EXERCISE BRIEF: Can you print each line of the listing below word for word, leaving the pictures out?

Short descriptive captions

------------------------

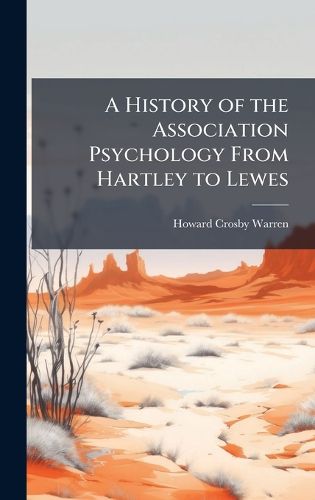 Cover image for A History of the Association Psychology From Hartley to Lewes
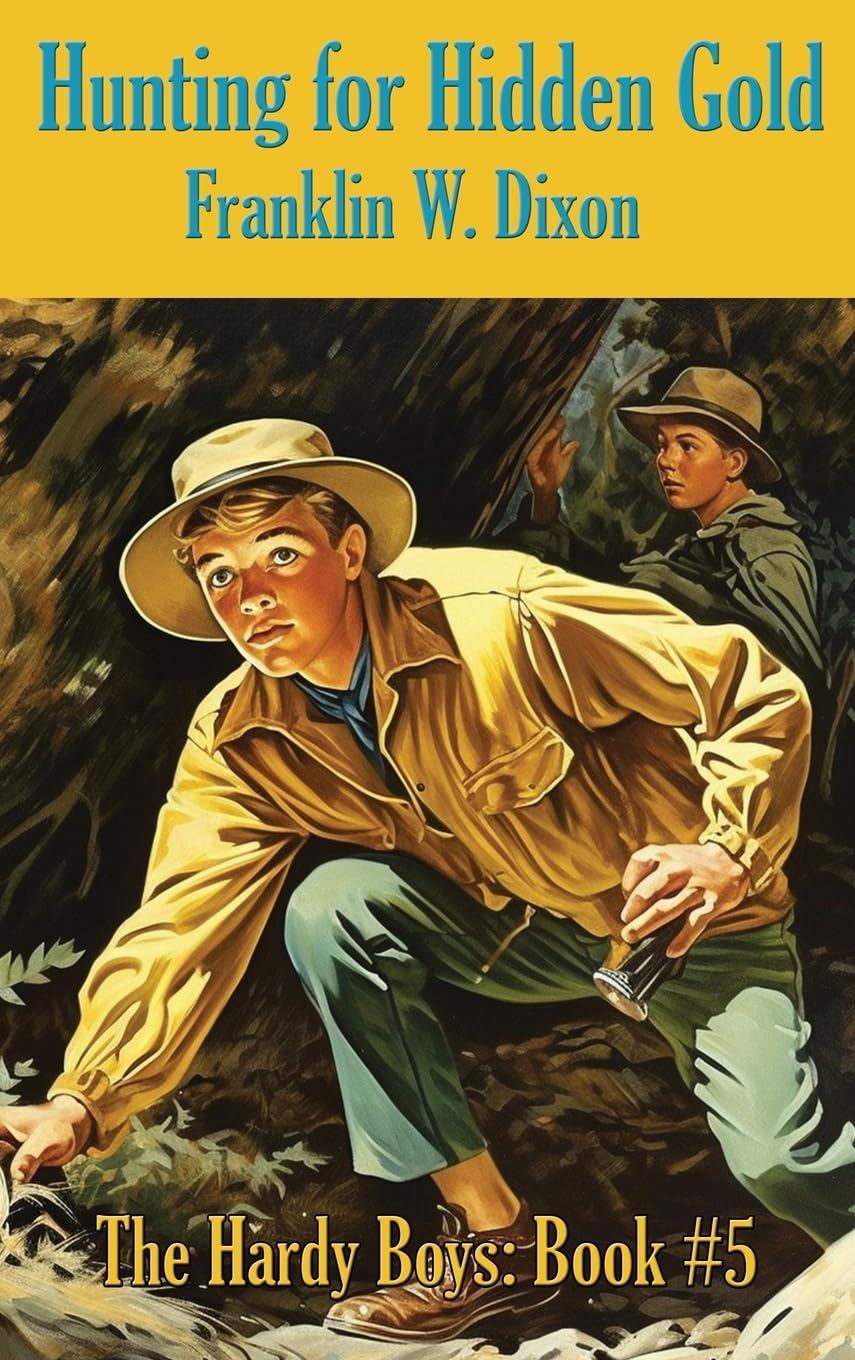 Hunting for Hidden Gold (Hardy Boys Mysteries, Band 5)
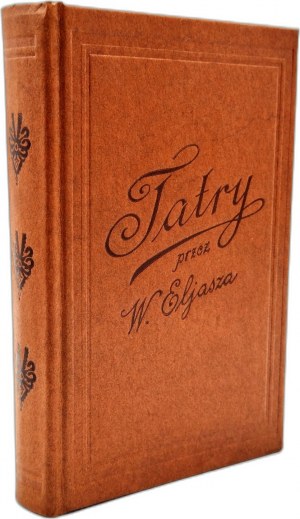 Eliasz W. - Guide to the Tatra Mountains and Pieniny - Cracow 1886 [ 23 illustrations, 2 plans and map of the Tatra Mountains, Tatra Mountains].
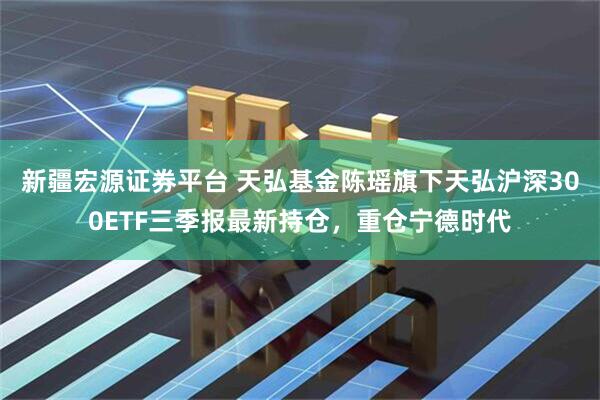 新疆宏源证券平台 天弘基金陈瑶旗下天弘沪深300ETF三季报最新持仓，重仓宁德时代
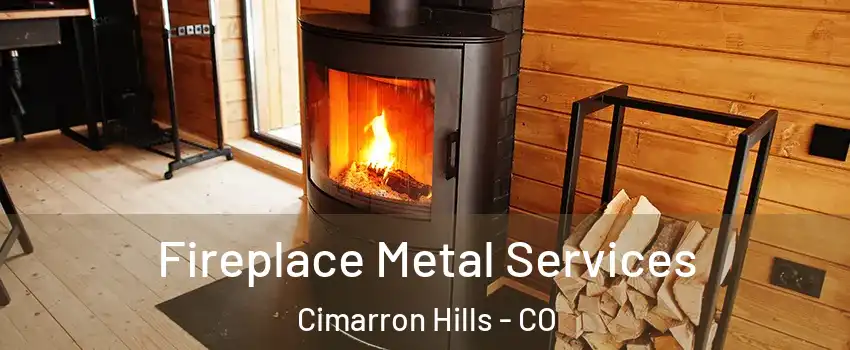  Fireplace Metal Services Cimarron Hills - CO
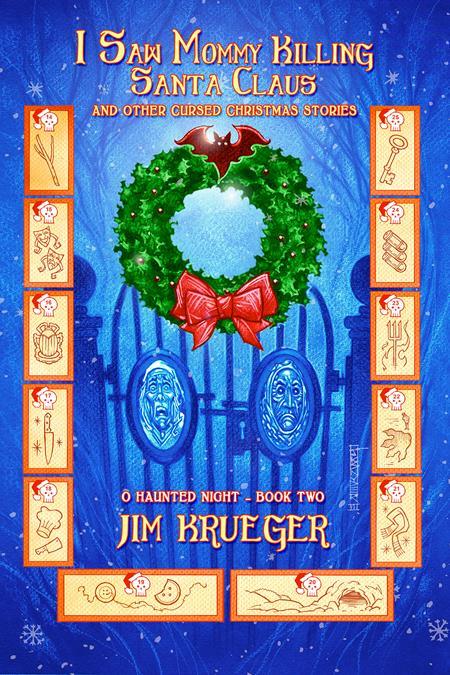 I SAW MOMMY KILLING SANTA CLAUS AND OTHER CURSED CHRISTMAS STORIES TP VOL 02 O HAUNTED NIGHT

------------------------

EXPECTED ANSWER:
 Cover image for A History of the Association Psychology From Hartley to Lewes
 Hunting for Hidden Gold (Hardy Boys Mysteries, Band 5)
 Eliasz W. - Guide to the Tatra Mountains and Pieniny - Cracow 1886 [ 23 illustrations, 2 plans and map of the Tatra Mountains, Tatra Mountains].
 新疆宏源证券平台 天弘基金陈瑶旗下天弘沪深300ETF三季报最新持仓，重仓宁德时代
  Fireplace Metal Services Cimarron Hills - CO
 I SAW MOMMY KILLING SANTA CLAUS AND OTHER CURSED CHRISTMAS STORIES TP VOL 02 O HAUNTED NIGHT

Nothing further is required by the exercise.